I learned that it (supposedly) promotes a healthy liver, is great for digestion and prevents cancer.
And I learned that I can brew it myself, in the privacy of my own home, using black tea.
I marched down to the Quartermaster for a bottle of Kombucha, eager to sample this magical elixir. I picked a bottle of tea that looked like it had the most sediment on the bottom (a.k.a. The Mother), as that is what is used to grow a scoby - the jelly-like, snotty layer of cellulose that keeps harmful bacteria out of the tea while it's fermenting.
Some up close and personal snaps of scobies, some more attractive than others:
***Aren't they pretty?
Quartermaster sells Kombucha starters, but at $18 a box, my inner cheapskate was not impressed. I did not purchase the Mother in a box, but I did leave with a bottle of Kombucha and a package of locally made, overpriced, gluten-free chocolate and almond treats that are so fucking delicious, that I am going to try to make them too.
The magical moment? When I cracked open the bottle of kombucha and took a swig.
So yummy, light and refreshing, tart and sweet, and a sparkly explosion in my mouth! Mmmmmmm.
I can't wait to brew my own, but first I have to make a scoby.
You can also see a mother in a bottle of apple cider vinegar - it's that brownish, smoky thing that hovers at the base of the bottle.
The scoby pictured above is tiny but it will grow rapidly once it's fed, taking 2-3 weeks to mature.
I thought that I better get started if it was going to take a minimum of two weeks.
I rummaged through the recycling bin and found a pint-sized glass jar. I washed it thoroughly and then sterilized it by boiling it for ten minutes. I like to err on the side of caution when it comes to food and drink.
I carefully removed the sterile jar from the pot of water, and dumped in the bottle of Kombucha:
|Aren't the two vessels of amber liquid pretty?|
I then mixed them together to begin the fermentation process:
|my kombucha starter, in a warm spot out of direct sunlight|
I used a paper towel and one of Gwen's rainbow loom creations to seal the jar. I could have also used cheesecloth, a coffee filter, linen or muslin but I went the paper towel route because that's what I had. You want to use something that's breathable that will keep the fruitflies out.

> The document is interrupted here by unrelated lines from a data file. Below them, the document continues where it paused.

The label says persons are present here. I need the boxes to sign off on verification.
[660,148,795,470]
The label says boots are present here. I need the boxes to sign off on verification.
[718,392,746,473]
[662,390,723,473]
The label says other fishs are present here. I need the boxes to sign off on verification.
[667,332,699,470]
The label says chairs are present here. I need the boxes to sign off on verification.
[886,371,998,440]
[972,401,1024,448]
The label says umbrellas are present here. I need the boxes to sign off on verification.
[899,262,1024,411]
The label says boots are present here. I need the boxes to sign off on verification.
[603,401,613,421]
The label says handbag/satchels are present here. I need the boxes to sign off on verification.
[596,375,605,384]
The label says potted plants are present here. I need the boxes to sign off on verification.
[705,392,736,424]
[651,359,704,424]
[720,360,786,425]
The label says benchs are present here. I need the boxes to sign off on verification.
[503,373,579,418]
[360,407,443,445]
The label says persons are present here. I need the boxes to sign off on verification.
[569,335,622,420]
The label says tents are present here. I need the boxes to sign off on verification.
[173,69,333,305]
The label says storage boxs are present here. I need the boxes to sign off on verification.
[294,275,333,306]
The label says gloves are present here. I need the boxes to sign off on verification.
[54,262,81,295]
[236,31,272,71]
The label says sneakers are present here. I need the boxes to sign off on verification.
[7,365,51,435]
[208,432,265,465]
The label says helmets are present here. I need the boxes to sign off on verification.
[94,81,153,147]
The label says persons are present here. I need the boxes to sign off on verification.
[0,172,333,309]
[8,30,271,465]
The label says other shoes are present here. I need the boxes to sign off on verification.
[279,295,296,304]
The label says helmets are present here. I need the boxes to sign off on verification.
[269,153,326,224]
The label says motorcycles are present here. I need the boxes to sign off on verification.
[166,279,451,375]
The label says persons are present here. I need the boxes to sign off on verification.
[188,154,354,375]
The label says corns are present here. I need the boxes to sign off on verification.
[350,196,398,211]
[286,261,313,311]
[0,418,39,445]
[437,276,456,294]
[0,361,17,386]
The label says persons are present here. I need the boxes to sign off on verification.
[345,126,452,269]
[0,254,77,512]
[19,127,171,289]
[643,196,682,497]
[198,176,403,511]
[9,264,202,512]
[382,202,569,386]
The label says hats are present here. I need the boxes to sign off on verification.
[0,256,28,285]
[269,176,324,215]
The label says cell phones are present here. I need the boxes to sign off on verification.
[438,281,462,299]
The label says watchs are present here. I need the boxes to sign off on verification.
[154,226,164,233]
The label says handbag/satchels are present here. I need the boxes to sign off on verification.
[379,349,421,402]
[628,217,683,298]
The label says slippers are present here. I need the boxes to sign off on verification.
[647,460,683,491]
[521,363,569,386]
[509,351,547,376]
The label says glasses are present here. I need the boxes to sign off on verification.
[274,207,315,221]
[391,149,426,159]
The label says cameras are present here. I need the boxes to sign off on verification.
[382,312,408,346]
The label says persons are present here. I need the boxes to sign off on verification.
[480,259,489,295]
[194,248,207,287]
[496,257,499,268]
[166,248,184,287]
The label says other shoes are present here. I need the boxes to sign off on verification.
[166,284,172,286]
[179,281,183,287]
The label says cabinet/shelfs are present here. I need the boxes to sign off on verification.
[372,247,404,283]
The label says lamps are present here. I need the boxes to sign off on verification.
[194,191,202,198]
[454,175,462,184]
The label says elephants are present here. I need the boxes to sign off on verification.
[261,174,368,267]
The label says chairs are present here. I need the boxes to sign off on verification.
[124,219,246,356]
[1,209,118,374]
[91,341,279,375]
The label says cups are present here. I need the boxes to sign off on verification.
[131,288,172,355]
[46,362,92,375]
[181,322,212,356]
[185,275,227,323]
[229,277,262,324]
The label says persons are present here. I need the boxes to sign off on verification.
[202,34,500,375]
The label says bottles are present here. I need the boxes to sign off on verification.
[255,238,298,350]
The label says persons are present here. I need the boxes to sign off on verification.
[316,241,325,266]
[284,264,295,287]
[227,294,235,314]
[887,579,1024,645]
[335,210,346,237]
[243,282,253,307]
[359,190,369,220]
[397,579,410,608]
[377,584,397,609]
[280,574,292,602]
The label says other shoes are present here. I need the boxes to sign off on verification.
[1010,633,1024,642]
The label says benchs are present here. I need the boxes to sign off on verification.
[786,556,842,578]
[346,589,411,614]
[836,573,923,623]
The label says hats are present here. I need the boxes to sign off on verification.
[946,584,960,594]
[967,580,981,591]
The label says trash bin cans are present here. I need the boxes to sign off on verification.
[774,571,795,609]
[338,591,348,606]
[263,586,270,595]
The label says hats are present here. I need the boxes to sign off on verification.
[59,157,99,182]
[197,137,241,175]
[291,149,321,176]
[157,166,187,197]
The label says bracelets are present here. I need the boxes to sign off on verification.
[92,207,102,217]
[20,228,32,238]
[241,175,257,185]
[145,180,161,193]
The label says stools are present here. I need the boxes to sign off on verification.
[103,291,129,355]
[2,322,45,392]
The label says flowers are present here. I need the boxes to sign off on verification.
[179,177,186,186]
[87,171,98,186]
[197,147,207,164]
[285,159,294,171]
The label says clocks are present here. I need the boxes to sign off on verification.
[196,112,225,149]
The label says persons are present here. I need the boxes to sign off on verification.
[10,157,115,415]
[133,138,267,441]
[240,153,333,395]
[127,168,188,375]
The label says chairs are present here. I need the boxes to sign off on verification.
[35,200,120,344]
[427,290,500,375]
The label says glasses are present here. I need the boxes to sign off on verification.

I like that I can see the baby scoby sort of hanging down the side, near the top of the jar.
I will post more pictures over the next couple of weeks as the scoby matures.
Grow, baby, grow!
Addendum: I am posting a picture of Day 3, so you can see how it grows... there are actually two scobies growing:
Day 5 - see that white line that covers the surface of the liquid? That's the new scoby, spreading out:
Day 7 - it's getting juicy!
More juiciness to come :-)
Musical pairing: Strange Brew by Cream.